Required work — Rewrite the surface ionization text from "Accordingly an object" up to and including "electrical insulation therebetween.", changing "vacuum port" to "exhaust port".

**** Reading text

An insulating ceramic ring which allows a difference in electrical potential to be maintained between the source housing and the ion drawout or extraction plate. A focus electrode can also be provided to produce appropriate electrical fields for focusing the resulting ion flux into a nearly parallel beam.
The inventive source has been tested with ketones, aromatic hydrocarbons, alkylphosphonates and olefins. In all cases the only ion formed is the complex between the neutral molecule and the potassium ion.
It has been well known for many years that certain substances are spontaneously converted into ions upon hitting a hot filament in a vacuum. For example, if a beam of neutral potassium atoms strikes a hot filament of tungsten, iridium, or other metal with high work function, a significant portion of the incident atoms are converted to positive ions. This phenomenon has been termed surface ionization.
In contrast to earlier surface ionization devices, however, the present inventions converts incident neutral molecules into ions through a complexation with ions previously existing on the surface of the ionization element. The ionic species formed is not simply the incident particle with one electron removed. It is therefore a qualitatively different process from the earlier surface ionization method, and has a much broader range of applicability, since it is expected to be capable of producing molecular complex type ions from almost all chemical compounds.
The examples produced to date of the surface ionization element consists of various glasses which are heated by means of passing an electrical current through their supporting filament structure. These are only specific examples of possible surface ionization elements. Any material which can have ionic species present on its surface can be used in principle as a surface ionization element in this invention. The material is not limited to glasses but could be materials such as polycrystalline ceramics, metal alloys, or even appropriate high temperature stable polymers. Any appropriate means may be used to control the temperature of the surface ionization element. The temperature at which the maximum yield of ions is obtained from a particular molecule can be expected to vary with the composition of the surface ionization element.
It is not intended to limit this invention to the production of ions for mass spectrometry. In this specific application the ions are separated according to their mass in a mass spectrometer which is used as a means of characterizing the sample molecules. Other methods for detecting the ions formed by this invention need not employ any form of mass analysis. The ion current might be detected with a simple electrometer circuit, or specific ions might be detected by other means, such as laser induced fluorescence.
Accordingly an object of the present invention is to provide a surface ionization source which comprises a surface ionization element made at least partly of a material which has ionic species present on its surface, temperature control means connected to the surface ionization element for controlling the temperature thereof to produce high yields of ions of particles of a target molecule which strikes the surface, a source housing defining a space at least partly surrounding the element for confining ions therein, the housing having a vacuum port for drawing a vacuum from the port, an ion extraction plate engaged with the housing for closing the space, the extraction plate having an orifice through which a stream of ions can pass and insulating means between the housing and the extraction plate for electrical insulation therebetween.

********
**** Supplied information

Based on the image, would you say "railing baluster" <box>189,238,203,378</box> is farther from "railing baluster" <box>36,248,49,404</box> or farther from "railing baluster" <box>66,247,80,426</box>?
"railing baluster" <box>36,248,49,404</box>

********

Task answer —
Accordingly an object of the present invention is to provide a surface ionization source which comprises a surface ionization element made at least partly of a material which has ionic species present on its surface, temperature control means connected to the surface ionization element for controlling the temperature thereof to produce high yields of ions of particles of a target molecule which strikes the surface, a source housing defining a space at least partly surrounding the element for confining ions therein, the housing having a exhaust port for drawing a vacuum from the port, an ion extraction plate engaged with the housing for closing the space, the extraction plate having an orifice through which a stream of ions can pass and insulating means between the housing and the extraction plate for electrical insulation therebetween.